§ Задание
Укажите, сколько строк в записях содержат строку «fill». Ответьте только числом.

====

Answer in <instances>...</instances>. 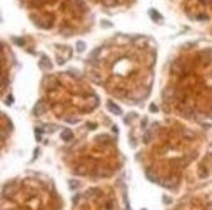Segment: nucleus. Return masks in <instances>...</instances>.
<instances>
[{
  "label": "nucleus",
  "instance_id": "f257e3e1",
  "mask_svg": "<svg viewBox=\"0 0 212 210\" xmlns=\"http://www.w3.org/2000/svg\"><path fill=\"white\" fill-rule=\"evenodd\" d=\"M60 137H62L63 141H71L72 137H73V134L69 129H64L62 133H60Z\"/></svg>",
  "mask_w": 212,
  "mask_h": 210
},
{
  "label": "nucleus",
  "instance_id": "f03ea898",
  "mask_svg": "<svg viewBox=\"0 0 212 210\" xmlns=\"http://www.w3.org/2000/svg\"><path fill=\"white\" fill-rule=\"evenodd\" d=\"M207 175H208V171H207V169H206V167L200 166L199 169H198V176H199L200 179H204Z\"/></svg>",
  "mask_w": 212,
  "mask_h": 210
},
{
  "label": "nucleus",
  "instance_id": "7ed1b4c3",
  "mask_svg": "<svg viewBox=\"0 0 212 210\" xmlns=\"http://www.w3.org/2000/svg\"><path fill=\"white\" fill-rule=\"evenodd\" d=\"M109 110H110L113 114H115V115H121V114H122L121 108H119L118 106L113 105V103H109Z\"/></svg>",
  "mask_w": 212,
  "mask_h": 210
},
{
  "label": "nucleus",
  "instance_id": "20e7f679",
  "mask_svg": "<svg viewBox=\"0 0 212 210\" xmlns=\"http://www.w3.org/2000/svg\"><path fill=\"white\" fill-rule=\"evenodd\" d=\"M69 189H72V191H75V189H77V187L80 185L79 181L77 180H69Z\"/></svg>",
  "mask_w": 212,
  "mask_h": 210
},
{
  "label": "nucleus",
  "instance_id": "39448f33",
  "mask_svg": "<svg viewBox=\"0 0 212 210\" xmlns=\"http://www.w3.org/2000/svg\"><path fill=\"white\" fill-rule=\"evenodd\" d=\"M151 16H152V17H155V18H157V20H160V16L156 13V11H151Z\"/></svg>",
  "mask_w": 212,
  "mask_h": 210
},
{
  "label": "nucleus",
  "instance_id": "423d86ee",
  "mask_svg": "<svg viewBox=\"0 0 212 210\" xmlns=\"http://www.w3.org/2000/svg\"><path fill=\"white\" fill-rule=\"evenodd\" d=\"M204 210H212V202H208L207 205H206V208Z\"/></svg>",
  "mask_w": 212,
  "mask_h": 210
},
{
  "label": "nucleus",
  "instance_id": "0eeeda50",
  "mask_svg": "<svg viewBox=\"0 0 212 210\" xmlns=\"http://www.w3.org/2000/svg\"><path fill=\"white\" fill-rule=\"evenodd\" d=\"M208 154H211V155H212V145L208 147Z\"/></svg>",
  "mask_w": 212,
  "mask_h": 210
}]
</instances>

====

§ Ответ
7